Unlike the case of Michael Brown, which raised much uncertainty due to the he said / they said nature of the evidence, the homicide of Eric Garner was captured on video.

Here it is.

I heard some people on the radio Wednesday talking about how Garner had a long rap sheet.

So?

Garner was a city employee – he was a horticulturalist for the city. His rap sheet wasn’t for anything violent. It was for selling loose cigarettes and vehicle and traffic law issues. He was married with 6 kids. He was a man. He was a human being. He wasn’t a thug or any other epithet you can muster.

Garner was arrested while standing on a sidewalk. Seriously, that’s something you get arrested for?
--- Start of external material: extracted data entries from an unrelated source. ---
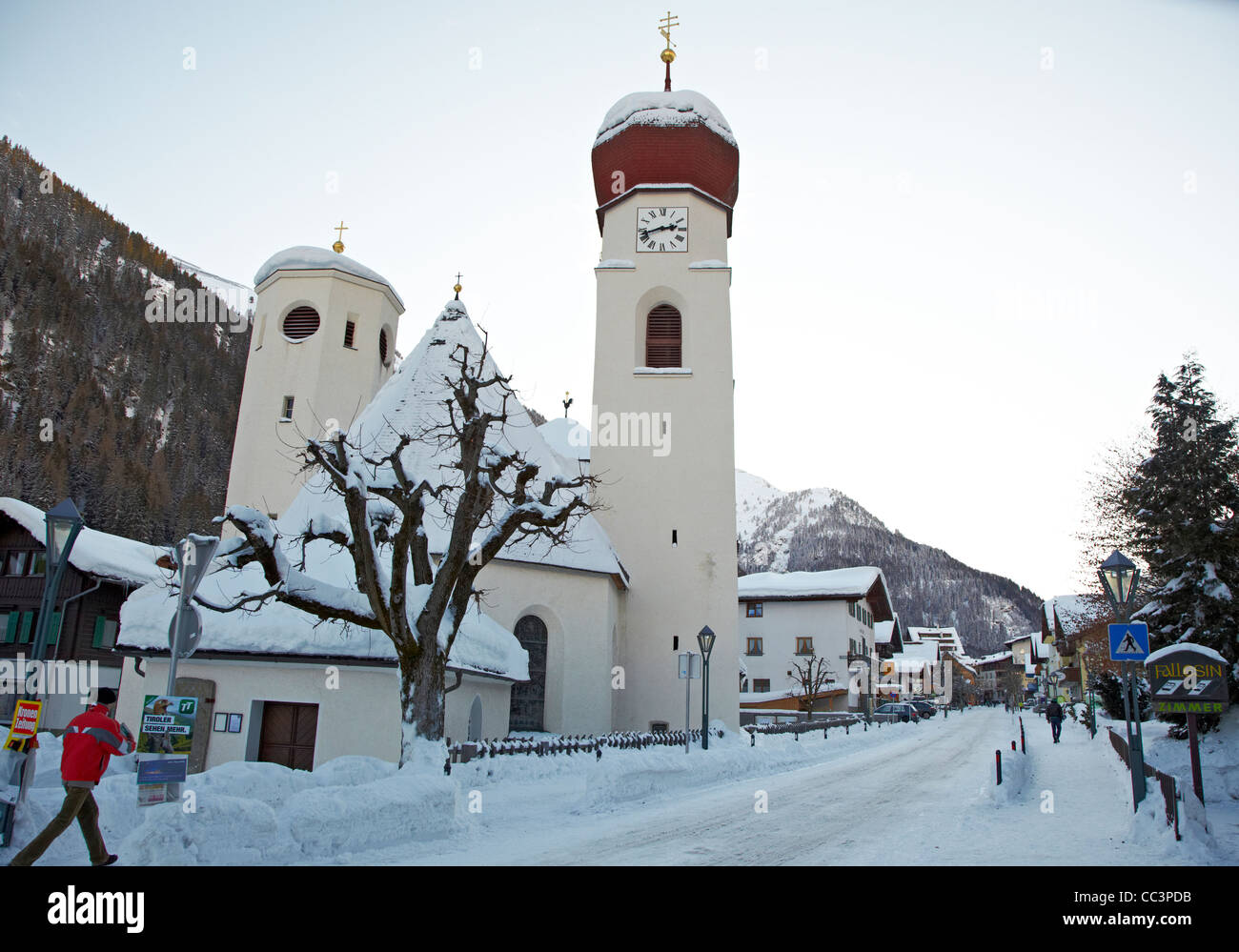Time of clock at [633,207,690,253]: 2:42
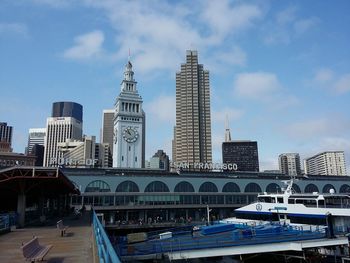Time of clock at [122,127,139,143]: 10:51
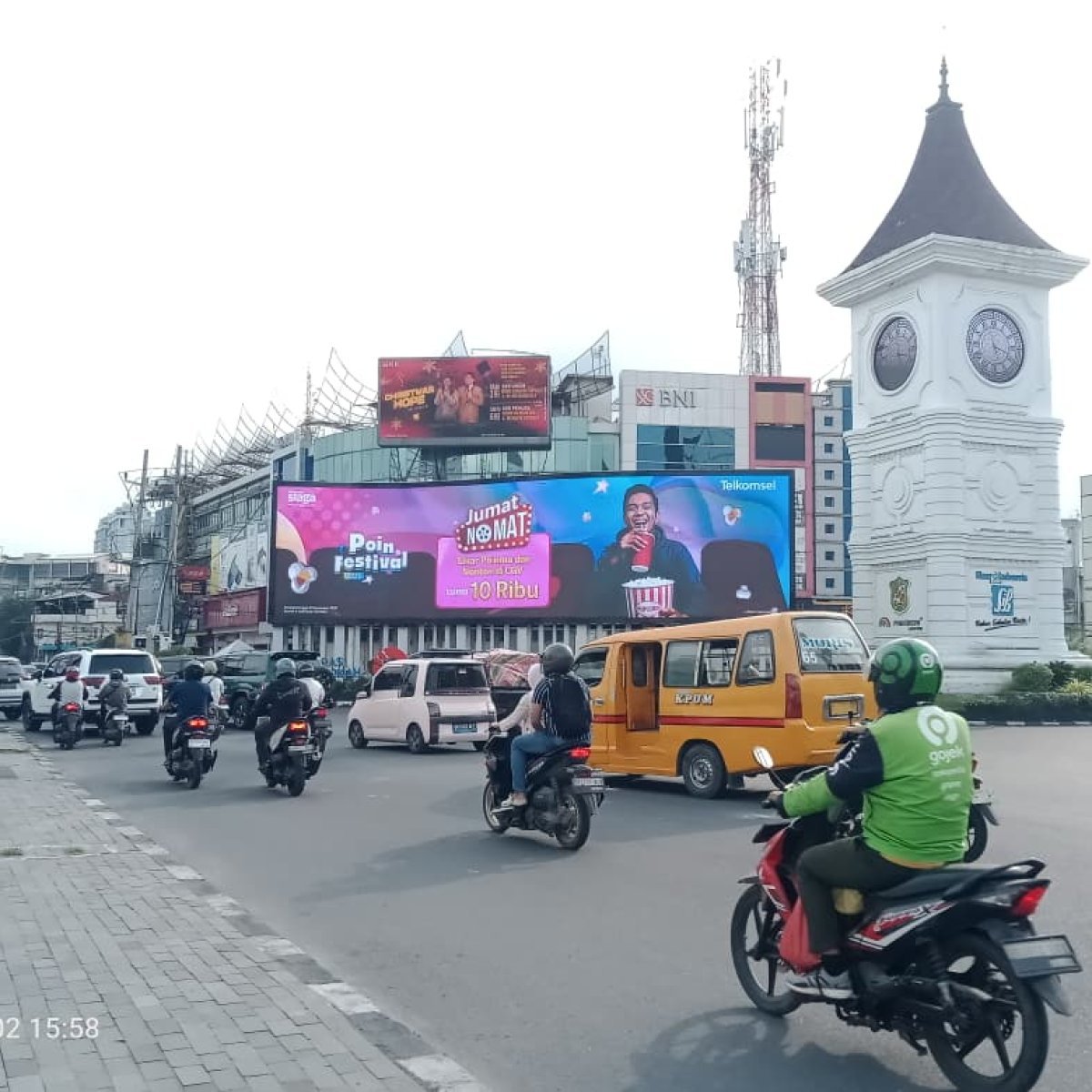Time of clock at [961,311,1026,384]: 5:18
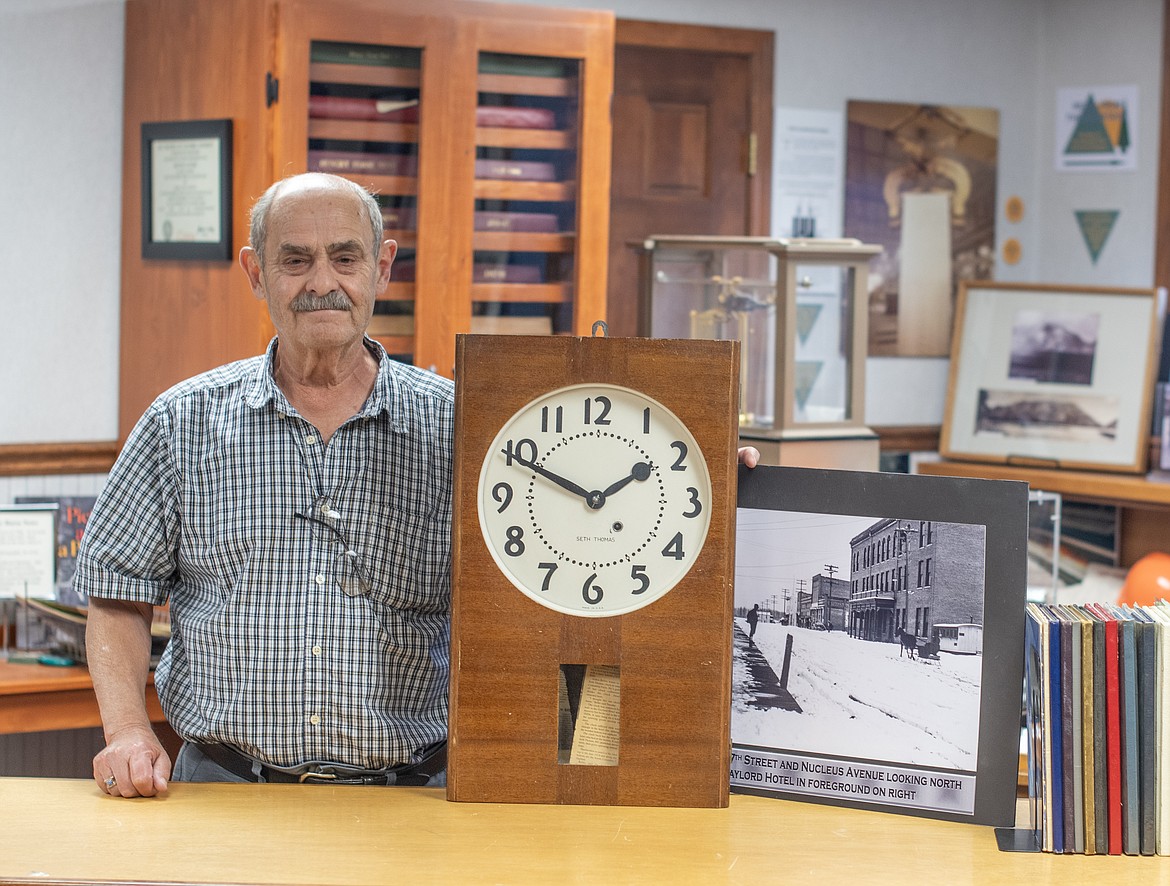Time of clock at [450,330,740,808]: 1:49
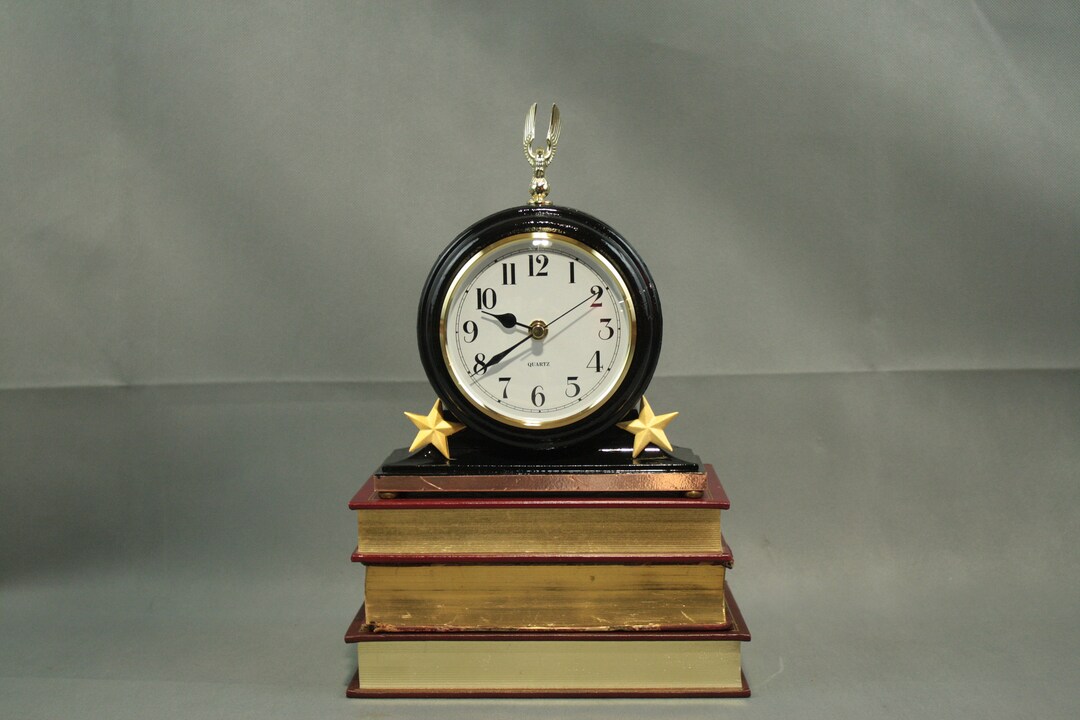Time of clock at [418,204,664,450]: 9:39
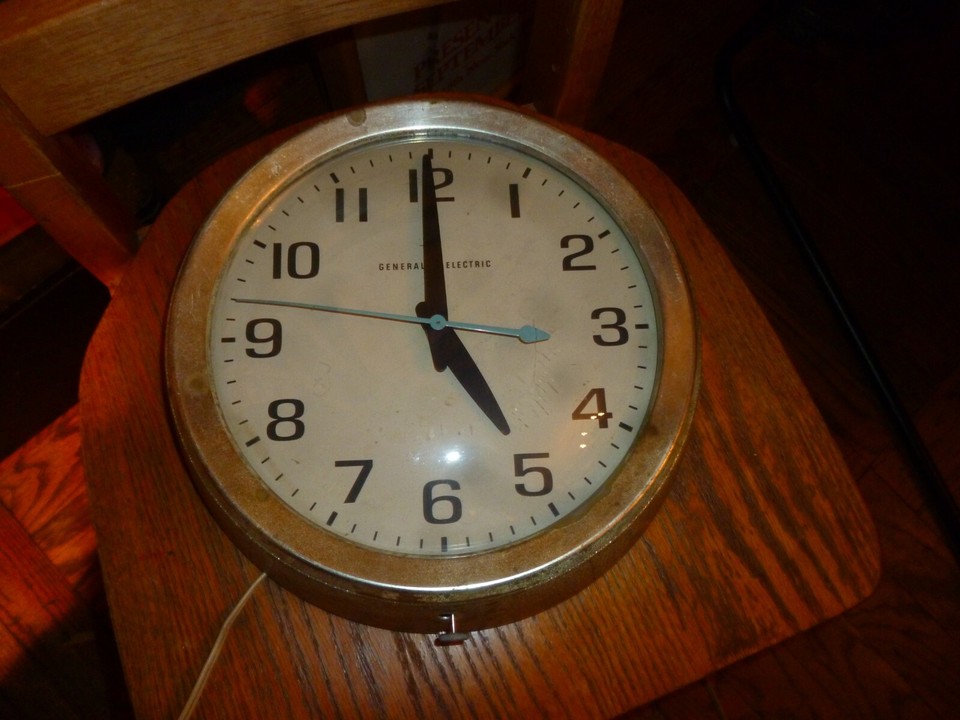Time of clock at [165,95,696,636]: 4:59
That’s not a ticket? Anyhow, Garner was standing on the sidewalk when police approached him, and he said, “I was just minding my own business. Every time you see me you want to mess with me. I’m tired of it. It stops today!” After the cops tried to subdue Garner, and after he told the cop holding him in an illegal chokehold that he couldn’t breathe, Garner died.

Died. He died because he was standing on a sidewalk, and cops thought he might be selling loose cigarettes.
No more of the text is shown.